Although the first way to make a product is surely better for the industry as a whole, it is the second method that is becoming more and more prevalent. That’s why it was so refreshing to see so many appliance manufacturers at the 2010 Australian International Design Awards. Appliances compete in the open consumer category at these awards – up against strollers, bassinettes and watches – but they still dominate: securing 29 of the 36 consumer finalist positions.

At the awards ceremony, which was held in Sydney in June, the message to all industries, not just appliances and consumer electronics, was clear: only by encouraging and embracing new designs and new technologies can industries continue to evolve and to find new profit avenues.

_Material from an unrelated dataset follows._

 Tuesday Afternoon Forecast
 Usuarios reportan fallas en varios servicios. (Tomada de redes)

At the forefront of this message is Dyson managing director for South East Asia, Ross Cameron. Dyson is a major sponsor of the awards, specifically the student category, as Sir James’ mission has always been to energise and reimagine product categories, rather than simply produce facsimile products.

The most recent example of this was the Air Multiplier. Whereas those getting down and dirty with their $20 fans ready to hit shelves in September are not contributing anything positive to the category, Dyson released a desktop fan that sells for just shy of $400. Naturally, a lot more money has been poured into the development this product, but there will always be a lot more margin in a more expensive product, so those revenues will continue to fund further developments.

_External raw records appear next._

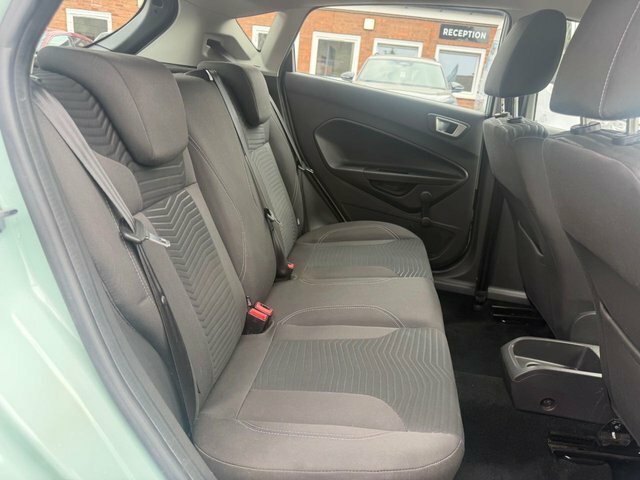 Ford Fiesta Hatchback Zetec Blue #42
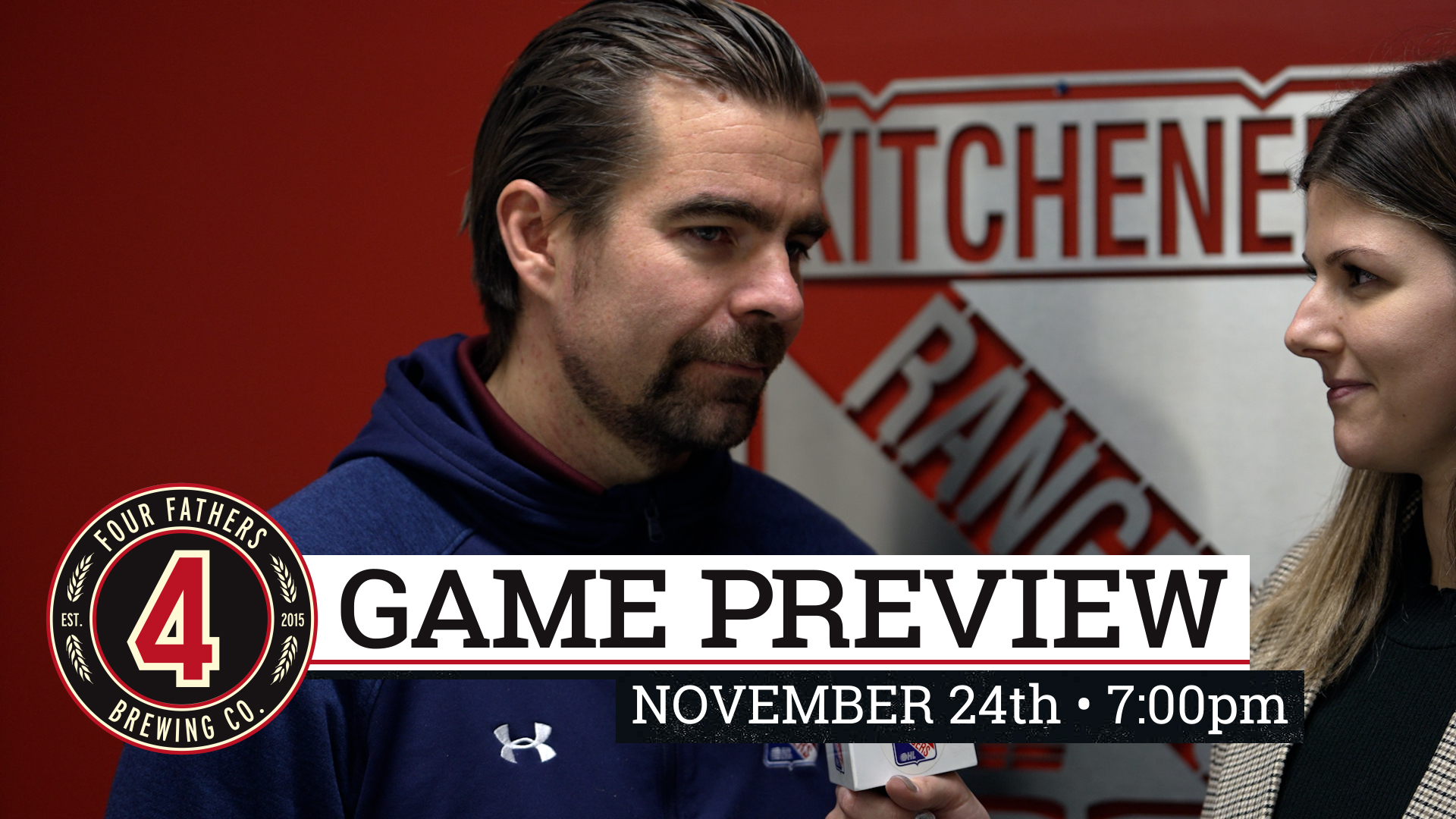 Game Preview Rangers host Owen Sound in hopes of their ninthstraight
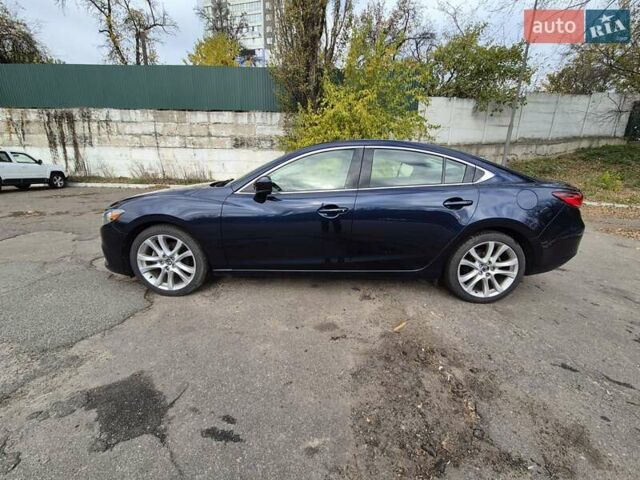 Синий Мазда 6, объемом двигателя 2.49 л и пробегом 118 тыс. км за 15000 $, фото 3 на Automoto.ua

The Air Multiplier picked up one of nine awards for design excellence in the consumer category at the gala ceremony. Also honoured in the appliance industry were De’Longhi and Nespresso for their Citiz espresso machines, Breville for its Smart Grill, Emotiv Systems for a new-age gaming headset, Kenwood for its kMix Strand Mixer, and Samford IXL and Neff for their oven with a retractable slide door.

Well done to these brands for investing in research and development. To those companies that chose to slash development budgets, channelling the funds into fleeting facsimile products instead, the Design Award had nothing for them.

Ultimately, the appliance categories missed out when the major award – for best design in any industry – was revealed. That honour went to a groundbreaking new model in hospital and surgery bedding designed in New Zealand. Still, the exposure and recognition for the brands that did win the category awards, and for the companies that were finalists, such as Electrolux, Everdure, Miele and Smeg, was significant.

These brands have made it clear that their focus is on creating new products with new technology for new consumers. These are the products that increase floor traffic, generate excitement and drive spending in retail stores. The more retailers support these products, with floor staff actively selling the $400 fan instead of the $20 model, the more this industry will thrive.